As charqueadas – grandes propriedades rurais que processavam carne, couro e ossos de cerca de 500 bois por dia – tiveram lugar em Pelotas entre 1780 e 1910, data em que começam a declinar, a partir do advento dos frigoríficos. O auge dos estabelecimentos charqueadores deu-se ao longo do século XIX, sendo os responsáveis pela opulência econômica, arquitetônica e cultural da cidade sulina no período. No entanto, sempre é preciso sublinhar o caráter escravocrata da força de trabalho empregada nesses empreendimentos.

Ester Gutierrez, no verbete “Charqueadas”, do Dicionário de história de Pelotas, destaca os traços repugnantes dos saladeiros: “Além de toda a rudeza do trabalho e do tratamento dado à população servil, do mau cheiro continuamente reinante, da sujeira e da presença de feras e animais peçonhentos e pestilentos, o espaço interno da produção do charque acompanhava o quadro macabro, tétrico, fétido e pestífero que dominava o seu meio ambiente”. Quadro parecido é desenhado também na ficção, que pode ser mais dura do que a realidade. Neste sentido, na literatura sul-rio-grandense do século XIX, talvez nenhum texto seja tão incisivo quanto “Pai Felipe: um episódio de charqueada”, conto publicado em duas partes na Revista Mensal da Sociedade Partenon Literário, de Porto Alegre, em janeiro e fevereiro de 1874. A narrativa é de um dos escritores mais interessantes de quantos passaram pelas páginas do Partenon, o pelotense Vítor Valpírio, pseudônimo de Alberto Coelho da Cunha (1853-1939).

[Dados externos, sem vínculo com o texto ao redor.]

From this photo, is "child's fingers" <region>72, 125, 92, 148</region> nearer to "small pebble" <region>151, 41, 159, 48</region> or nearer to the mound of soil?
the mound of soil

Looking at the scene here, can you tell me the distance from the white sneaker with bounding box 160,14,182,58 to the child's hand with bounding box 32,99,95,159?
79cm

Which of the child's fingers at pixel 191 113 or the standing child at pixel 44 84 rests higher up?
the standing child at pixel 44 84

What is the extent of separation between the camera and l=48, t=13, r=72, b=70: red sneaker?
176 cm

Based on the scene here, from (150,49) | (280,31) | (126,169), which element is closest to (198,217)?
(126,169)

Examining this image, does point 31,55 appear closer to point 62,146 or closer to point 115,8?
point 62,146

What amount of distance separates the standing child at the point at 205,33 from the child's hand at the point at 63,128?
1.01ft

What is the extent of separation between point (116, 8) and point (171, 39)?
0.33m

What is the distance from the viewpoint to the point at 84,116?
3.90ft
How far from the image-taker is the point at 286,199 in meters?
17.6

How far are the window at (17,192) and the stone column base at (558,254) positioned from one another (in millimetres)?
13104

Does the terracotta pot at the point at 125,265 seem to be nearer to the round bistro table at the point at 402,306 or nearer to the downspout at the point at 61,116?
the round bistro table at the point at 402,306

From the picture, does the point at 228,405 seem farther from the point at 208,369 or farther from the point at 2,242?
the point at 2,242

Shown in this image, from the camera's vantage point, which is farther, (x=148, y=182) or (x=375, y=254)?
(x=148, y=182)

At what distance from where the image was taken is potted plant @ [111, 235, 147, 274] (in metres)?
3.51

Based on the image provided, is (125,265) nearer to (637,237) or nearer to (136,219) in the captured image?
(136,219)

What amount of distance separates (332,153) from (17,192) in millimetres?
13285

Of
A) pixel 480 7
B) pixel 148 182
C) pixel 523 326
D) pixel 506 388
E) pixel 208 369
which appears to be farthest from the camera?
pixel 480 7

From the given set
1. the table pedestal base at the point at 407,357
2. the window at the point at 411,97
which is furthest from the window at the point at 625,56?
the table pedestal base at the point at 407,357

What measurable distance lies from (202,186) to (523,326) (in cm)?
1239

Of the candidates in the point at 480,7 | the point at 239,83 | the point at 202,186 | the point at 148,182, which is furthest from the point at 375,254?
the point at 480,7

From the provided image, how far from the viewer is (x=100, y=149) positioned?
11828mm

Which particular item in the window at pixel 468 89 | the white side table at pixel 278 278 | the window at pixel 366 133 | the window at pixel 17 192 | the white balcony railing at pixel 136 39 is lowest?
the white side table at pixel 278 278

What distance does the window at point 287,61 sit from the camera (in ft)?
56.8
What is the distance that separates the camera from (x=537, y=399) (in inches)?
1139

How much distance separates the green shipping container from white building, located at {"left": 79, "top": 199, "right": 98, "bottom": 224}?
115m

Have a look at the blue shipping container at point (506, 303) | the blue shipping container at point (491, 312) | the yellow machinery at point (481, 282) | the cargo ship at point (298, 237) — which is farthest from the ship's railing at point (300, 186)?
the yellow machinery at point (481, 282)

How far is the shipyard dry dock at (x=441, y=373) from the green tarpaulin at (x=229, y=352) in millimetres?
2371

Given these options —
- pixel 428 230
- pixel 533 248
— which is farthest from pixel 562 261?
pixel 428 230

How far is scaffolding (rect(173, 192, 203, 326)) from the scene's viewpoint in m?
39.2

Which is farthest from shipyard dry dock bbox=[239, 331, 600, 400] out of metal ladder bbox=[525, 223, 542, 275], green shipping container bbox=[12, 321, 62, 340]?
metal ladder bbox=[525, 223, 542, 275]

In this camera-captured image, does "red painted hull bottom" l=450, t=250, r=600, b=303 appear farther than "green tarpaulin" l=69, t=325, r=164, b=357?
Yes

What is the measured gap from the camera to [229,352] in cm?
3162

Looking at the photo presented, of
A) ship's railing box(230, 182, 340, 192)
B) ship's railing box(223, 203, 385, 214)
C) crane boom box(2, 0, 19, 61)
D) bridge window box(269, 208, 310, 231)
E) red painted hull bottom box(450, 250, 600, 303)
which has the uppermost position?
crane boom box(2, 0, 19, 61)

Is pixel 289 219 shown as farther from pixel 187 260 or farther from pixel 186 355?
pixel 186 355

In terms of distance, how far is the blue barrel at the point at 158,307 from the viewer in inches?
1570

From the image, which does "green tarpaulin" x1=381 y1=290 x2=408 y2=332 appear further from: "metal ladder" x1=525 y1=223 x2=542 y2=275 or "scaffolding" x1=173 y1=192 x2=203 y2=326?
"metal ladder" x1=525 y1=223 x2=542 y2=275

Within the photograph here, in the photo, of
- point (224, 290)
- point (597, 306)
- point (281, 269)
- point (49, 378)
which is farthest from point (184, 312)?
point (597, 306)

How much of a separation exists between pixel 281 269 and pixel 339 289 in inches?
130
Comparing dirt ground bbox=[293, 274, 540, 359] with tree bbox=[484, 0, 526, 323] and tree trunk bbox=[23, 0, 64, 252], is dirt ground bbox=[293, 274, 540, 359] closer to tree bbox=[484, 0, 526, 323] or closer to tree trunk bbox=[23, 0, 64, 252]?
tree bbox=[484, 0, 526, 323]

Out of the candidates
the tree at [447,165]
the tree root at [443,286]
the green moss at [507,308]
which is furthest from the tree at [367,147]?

Em “Pai Felipe”, acompanha-se o sofrimento dos escravos na labuta infernal. O começo é contundente: “Vai a safra a todo o rigor e a negrada estrompada pelo cruel serviço da charqueada geme e resmunga sobre o boi que a perita faca acaba de sangrar”. De noite, sob o “tormentoso e gélido minuano”, o descanso é quase impossível nos galpões mal-ajambrados: “A esta hora em que os felizes aconchegando a coberta ao corpo tranquilos saboreiam o macio calor da cama, arrebentados de cansaço e de frio sofrem a dureza da sorte os desvalidos filhos da escravidão”. A violência e a imundície que cercam as charqueadas, anotadas por Gutierrez, aparecem no conto, como em “Os mugidos lúgubres das reses que o sangrador vai uma a uma enxugando, enterrando-lhe até ao cabo a faca na nuca” ou “Pelos regos sujos da charqueada que conduzem ao rio, o sangue em ondas negras corria velozmente em borbotões”.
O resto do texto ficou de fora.